In 2 patients who received postoperative clopidogrel, however, gastrointestinal bleeding developed that required surgical intervention for control. Neither of these patients had a history of ulcer disease or a history of gastrointestinal bleeding, and they were not treated with other anticoagulants such as warfarin. Furthermore, these events occurred after discharge but during clopidogrel treatment. That underscores the importance of weighing the risks of bleeding diatheses against the benefits of optimal antithrombotic therapy.
This study has several important limitations. This was an observational analysis in which patients were prescribed clopidogrel based on the surgeon's perception of risk for recurrent ischemic events. Although none of the patients who were administered clopidogrel required reexploration, that should not imply that clopidogrel therapy after OPCAB is without risk, but it does suggest that these risks can be minimized when administered according to a defined protocol. Moreover, because patients with chest tube output greater than 100 cc/h for the first 4 hours were not administered clopidogrel, reexploration for bleeding would be expected to occur more often in patients who did not receive clopidogrel. Furthermore, this study was underpowered to detect significant differences in recurrent ischemic events in contrast to the CURE trial (12,562 patients) [6].

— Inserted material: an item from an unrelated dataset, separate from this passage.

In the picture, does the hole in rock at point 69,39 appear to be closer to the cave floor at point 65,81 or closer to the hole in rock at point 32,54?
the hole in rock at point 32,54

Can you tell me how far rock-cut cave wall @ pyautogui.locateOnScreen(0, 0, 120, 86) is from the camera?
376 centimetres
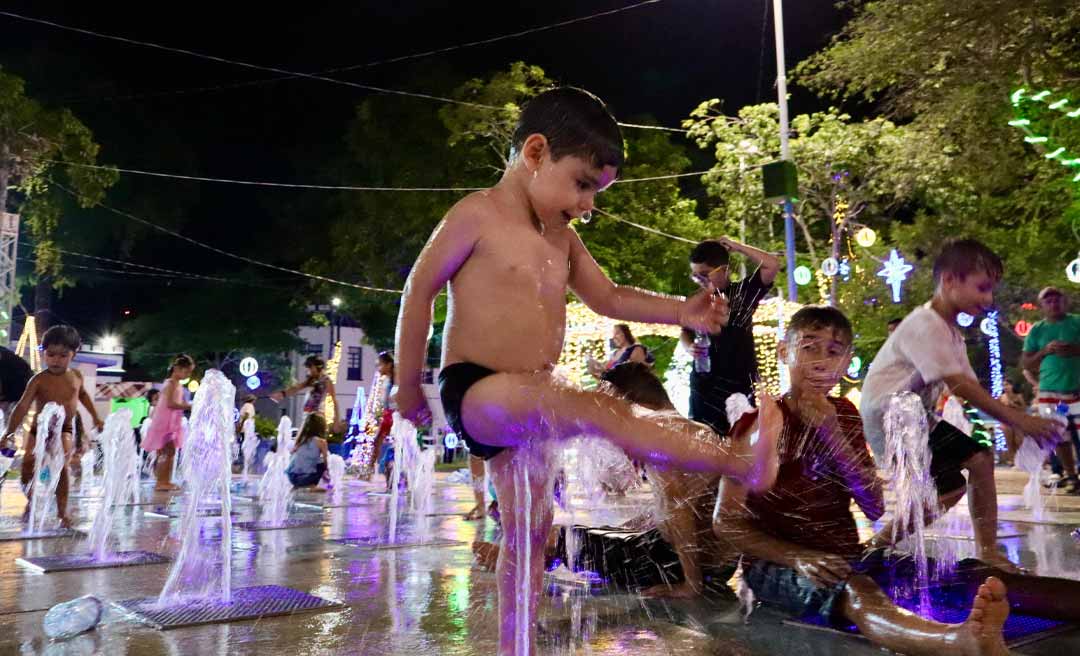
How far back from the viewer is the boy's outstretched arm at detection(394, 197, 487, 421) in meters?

In conclusion, this study documents the safety of early clopidogrel administration after off-pump coronary revascularization when administered according to a defined postoperative protocol. However, the risk of major gastrointestinal bleeding needs to be considered. Larger prospective studies would be needed to examine the effects of early clopidogrel administration in reducing short- and long-term adverse cardiovascular events after off-pump coronary artery surgery. In the absence of such a trial, however, this study provides insight into the risk, or lack thereof, of administering clopidogrel in the early postoperative period. Therefore, we routinely initiate clopidogrel administration, according to our ICU protocol, in the early postoperative period for patients undergoing OPCAB.